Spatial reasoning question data

===

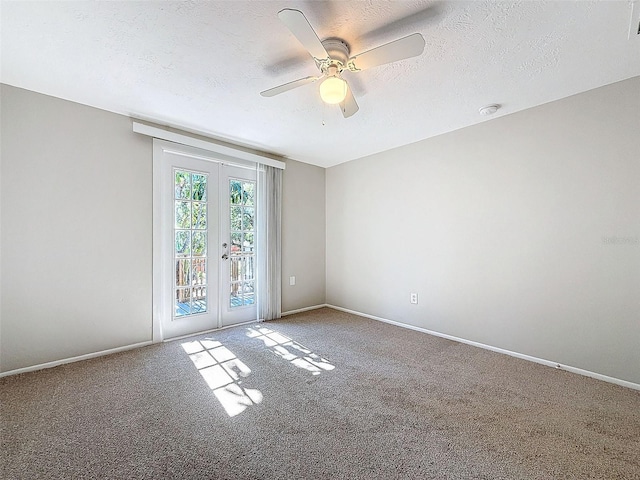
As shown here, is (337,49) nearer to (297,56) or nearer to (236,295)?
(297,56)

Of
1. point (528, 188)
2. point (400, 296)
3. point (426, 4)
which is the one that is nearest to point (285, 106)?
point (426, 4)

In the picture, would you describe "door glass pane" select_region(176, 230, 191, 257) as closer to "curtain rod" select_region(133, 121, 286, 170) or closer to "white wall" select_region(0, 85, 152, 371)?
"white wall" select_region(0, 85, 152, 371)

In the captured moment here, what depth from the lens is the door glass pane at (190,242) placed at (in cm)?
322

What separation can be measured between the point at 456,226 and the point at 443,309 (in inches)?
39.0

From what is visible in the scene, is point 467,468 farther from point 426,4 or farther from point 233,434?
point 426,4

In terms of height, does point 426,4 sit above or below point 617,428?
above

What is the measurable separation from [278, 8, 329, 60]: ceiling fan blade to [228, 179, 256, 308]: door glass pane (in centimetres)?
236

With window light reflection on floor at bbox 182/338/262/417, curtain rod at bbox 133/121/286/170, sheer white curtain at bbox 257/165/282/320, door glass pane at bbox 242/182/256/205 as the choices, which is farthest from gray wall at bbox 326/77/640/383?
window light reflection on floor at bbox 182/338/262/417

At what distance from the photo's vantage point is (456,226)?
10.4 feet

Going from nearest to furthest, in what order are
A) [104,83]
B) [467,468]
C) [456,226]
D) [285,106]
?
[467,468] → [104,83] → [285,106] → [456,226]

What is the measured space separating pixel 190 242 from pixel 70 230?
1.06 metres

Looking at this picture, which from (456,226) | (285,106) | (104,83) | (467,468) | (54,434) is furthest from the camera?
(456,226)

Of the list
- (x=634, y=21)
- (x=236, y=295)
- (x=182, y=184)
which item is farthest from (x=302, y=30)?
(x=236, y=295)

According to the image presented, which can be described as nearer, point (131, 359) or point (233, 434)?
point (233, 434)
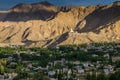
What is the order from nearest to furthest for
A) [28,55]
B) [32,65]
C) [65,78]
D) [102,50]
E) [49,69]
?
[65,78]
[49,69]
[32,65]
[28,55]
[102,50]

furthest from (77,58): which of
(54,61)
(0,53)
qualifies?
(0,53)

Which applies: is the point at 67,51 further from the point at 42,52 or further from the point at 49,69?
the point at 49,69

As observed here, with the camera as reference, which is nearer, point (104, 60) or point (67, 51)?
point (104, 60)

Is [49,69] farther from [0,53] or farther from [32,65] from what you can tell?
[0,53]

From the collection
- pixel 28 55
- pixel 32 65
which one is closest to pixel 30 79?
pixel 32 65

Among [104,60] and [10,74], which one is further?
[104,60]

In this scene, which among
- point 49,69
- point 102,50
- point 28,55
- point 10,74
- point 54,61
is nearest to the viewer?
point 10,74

===

From the rows above, pull out every line that contains the string "pixel". Case counts, so keep only lines where the string appears with exactly that capitalization.

What is the measured space separating pixel 190 242 from pixel 70 230?
- pixel 28 55
- pixel 32 65
which one is closest to pixel 30 79?
pixel 32 65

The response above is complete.